"Las instituciones deben reaccionar".
España "necesita una segunda vuelta de la reforma laboral", una reforma fiscal "integral" y poner el crecimiento económico "al servicio de la reducción del déficit público y la deuda pública". Así se ha pronunciado este jueves José María Aznar durante una conferencia pronunciada en la asamblea general de la Asociación de la Empresa Familiar de Castilla-La Mancha.
El expresidente del Gobierno ha abogado por "una transformación estructural" de la economía y se ha mostrado partidario de retomar las reformas pendientes.

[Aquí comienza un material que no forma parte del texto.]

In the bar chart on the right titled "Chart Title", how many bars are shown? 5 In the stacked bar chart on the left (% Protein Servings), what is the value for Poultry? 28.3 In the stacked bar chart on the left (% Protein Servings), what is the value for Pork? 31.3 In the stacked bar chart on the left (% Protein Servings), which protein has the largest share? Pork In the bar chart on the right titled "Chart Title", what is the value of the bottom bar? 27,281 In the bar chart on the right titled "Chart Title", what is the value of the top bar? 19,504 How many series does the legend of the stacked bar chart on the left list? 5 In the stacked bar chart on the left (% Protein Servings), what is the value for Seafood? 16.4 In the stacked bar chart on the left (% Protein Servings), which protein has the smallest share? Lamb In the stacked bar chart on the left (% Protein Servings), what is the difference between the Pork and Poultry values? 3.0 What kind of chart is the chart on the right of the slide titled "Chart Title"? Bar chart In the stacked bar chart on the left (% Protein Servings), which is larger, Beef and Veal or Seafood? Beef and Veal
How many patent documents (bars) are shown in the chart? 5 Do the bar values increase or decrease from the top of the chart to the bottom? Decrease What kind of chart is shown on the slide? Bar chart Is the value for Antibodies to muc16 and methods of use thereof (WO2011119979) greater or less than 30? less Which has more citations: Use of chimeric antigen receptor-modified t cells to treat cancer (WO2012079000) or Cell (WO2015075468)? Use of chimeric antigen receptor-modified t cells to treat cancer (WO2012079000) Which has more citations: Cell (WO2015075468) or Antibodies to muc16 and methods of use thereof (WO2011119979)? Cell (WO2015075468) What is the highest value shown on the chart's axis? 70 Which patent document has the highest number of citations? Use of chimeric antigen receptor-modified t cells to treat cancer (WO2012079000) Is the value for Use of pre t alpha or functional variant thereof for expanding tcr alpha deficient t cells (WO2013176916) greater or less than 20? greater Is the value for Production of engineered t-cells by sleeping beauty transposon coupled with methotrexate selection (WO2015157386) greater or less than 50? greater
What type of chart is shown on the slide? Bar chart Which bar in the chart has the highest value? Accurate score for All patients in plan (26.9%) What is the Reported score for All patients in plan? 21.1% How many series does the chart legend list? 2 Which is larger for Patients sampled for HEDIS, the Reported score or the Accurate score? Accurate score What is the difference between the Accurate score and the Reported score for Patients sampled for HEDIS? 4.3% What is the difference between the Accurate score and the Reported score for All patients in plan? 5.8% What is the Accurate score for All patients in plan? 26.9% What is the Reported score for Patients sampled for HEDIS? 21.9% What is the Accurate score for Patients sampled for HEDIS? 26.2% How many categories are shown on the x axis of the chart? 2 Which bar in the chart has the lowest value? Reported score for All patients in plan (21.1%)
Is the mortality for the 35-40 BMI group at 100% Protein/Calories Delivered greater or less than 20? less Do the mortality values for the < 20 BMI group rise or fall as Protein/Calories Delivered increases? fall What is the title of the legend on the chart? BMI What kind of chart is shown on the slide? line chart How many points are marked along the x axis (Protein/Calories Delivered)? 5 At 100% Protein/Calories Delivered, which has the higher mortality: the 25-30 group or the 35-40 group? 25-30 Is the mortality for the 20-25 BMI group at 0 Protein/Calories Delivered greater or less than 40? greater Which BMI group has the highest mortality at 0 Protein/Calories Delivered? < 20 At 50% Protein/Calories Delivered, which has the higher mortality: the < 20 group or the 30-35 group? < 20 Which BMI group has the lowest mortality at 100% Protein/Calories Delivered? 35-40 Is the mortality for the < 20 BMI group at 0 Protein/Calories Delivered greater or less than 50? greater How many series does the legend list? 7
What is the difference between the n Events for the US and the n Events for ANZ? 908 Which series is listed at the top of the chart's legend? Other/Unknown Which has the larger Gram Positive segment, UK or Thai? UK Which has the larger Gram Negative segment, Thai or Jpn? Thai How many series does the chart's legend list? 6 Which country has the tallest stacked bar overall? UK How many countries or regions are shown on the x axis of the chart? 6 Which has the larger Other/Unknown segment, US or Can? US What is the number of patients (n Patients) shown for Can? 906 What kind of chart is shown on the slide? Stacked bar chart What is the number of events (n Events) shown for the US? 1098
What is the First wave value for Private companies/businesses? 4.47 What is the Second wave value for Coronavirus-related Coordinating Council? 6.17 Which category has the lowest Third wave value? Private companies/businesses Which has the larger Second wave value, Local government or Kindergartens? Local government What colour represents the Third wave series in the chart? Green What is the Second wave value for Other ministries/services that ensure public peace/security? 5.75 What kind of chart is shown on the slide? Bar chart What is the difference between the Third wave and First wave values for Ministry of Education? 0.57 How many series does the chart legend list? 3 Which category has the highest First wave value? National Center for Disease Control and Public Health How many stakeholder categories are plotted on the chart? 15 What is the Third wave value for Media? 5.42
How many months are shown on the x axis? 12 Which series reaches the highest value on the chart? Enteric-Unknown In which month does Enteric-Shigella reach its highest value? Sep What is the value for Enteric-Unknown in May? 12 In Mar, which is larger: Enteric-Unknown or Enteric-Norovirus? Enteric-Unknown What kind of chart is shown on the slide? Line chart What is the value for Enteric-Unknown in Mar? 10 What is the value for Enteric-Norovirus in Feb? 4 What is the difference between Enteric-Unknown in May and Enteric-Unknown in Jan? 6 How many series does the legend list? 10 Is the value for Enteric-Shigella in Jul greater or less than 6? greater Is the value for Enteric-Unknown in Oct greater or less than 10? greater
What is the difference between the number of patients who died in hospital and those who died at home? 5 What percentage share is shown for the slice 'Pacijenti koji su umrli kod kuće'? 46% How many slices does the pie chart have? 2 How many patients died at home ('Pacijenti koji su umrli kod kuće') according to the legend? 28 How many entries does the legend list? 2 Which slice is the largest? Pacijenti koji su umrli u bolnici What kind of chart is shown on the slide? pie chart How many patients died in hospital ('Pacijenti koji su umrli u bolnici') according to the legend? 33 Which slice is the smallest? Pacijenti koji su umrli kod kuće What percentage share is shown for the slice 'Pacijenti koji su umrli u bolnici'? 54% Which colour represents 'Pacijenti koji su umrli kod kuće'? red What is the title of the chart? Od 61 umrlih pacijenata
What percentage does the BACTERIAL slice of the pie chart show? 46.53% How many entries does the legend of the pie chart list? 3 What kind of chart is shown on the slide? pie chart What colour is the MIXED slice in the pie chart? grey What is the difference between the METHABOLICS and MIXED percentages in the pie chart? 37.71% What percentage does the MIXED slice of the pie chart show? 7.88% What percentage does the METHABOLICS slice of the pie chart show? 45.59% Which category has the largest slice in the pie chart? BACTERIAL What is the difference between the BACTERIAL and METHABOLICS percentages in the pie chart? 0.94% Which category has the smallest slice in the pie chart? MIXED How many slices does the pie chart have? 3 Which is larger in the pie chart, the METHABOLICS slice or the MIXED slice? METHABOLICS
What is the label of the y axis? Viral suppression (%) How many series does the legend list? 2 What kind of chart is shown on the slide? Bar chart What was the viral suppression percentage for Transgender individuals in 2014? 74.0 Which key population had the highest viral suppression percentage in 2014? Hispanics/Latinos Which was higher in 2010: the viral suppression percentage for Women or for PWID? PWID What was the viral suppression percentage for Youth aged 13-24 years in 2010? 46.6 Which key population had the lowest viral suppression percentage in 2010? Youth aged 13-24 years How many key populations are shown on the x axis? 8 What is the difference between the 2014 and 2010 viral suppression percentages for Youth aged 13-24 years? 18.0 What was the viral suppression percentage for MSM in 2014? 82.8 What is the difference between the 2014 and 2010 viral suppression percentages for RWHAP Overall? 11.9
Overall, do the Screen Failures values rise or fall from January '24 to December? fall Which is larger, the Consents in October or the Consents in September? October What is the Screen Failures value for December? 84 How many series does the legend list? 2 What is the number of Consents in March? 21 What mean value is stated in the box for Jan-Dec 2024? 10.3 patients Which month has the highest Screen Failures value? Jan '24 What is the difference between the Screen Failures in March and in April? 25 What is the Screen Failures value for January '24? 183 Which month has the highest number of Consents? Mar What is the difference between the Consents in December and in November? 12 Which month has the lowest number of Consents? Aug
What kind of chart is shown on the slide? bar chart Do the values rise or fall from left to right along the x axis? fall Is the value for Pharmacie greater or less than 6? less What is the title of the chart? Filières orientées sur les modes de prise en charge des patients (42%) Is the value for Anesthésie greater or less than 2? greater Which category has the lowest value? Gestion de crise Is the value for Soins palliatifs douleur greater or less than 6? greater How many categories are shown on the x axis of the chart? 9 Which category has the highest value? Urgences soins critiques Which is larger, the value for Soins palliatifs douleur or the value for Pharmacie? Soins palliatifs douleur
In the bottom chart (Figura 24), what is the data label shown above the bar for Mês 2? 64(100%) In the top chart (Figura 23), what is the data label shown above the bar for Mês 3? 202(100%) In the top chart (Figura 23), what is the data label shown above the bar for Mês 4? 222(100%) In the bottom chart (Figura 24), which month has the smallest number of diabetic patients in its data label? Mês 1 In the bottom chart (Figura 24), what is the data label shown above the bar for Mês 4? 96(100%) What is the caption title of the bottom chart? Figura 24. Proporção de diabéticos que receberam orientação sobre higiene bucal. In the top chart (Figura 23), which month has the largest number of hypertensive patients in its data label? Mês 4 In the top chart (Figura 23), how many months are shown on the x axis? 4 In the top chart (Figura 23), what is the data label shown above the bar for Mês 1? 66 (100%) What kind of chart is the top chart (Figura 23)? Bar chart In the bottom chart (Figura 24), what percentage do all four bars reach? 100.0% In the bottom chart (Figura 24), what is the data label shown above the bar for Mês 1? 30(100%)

El también presidente de FAES ha dicho que "desde hace cinco años no se ha hecho ninguna reforma porque políticamente no se puede hacer". Pese a que confía en que la próxima semana habrá "buenas noticias de empleo", según Aznar, "los vientos de cola de los últimos años no van a soplar tan fuertes y eso hace necesario retomar una agenda reformista todavía incompleta".
Sobre el Estado de derecho ha afirmado que "lo peor de la democracia es no aplicarla" pues "desafortunadamente asistimos a la exhibición de conductas que quiebran la democracia", ante las que las instituciones "deben reaccionar". De este modo se ha referido a la cuestión secesionista catalana, sobre la que ha dicho que "no es aceptable que quienes declaran abiertamente la voluntad de destruir la nación e insisten en promover procesos de secesión utilicen como plataforma de sus pretensiones las mismas instituciones cuya legitimidad niegan porque forman parte de un sistema político que se proponen romper".
Una política que promueve la secesión, ha dicho, "debe ser contrarrestada", según Aznar, quien opina que las instituciones "deben reaccionar" ante políticas rupturistas. "Deben adelantarse a esas políticas de ruptura, no sólo para restaurar la ejemplaridad, la transparencia y el valor normativo de la Constitución y de las leyes, sino también para hacer posible el crecimiento y el empleo".
Asimismo, Aznar ha agregado que "defender la democracia no es una provocación, sino una elemental obligación de ciudadanía". De modo que, según su parecer, hay que "superar una crisis institucional en la que el debate público difícilmente encuentra condiciones para desarrollarse de manera fructífera".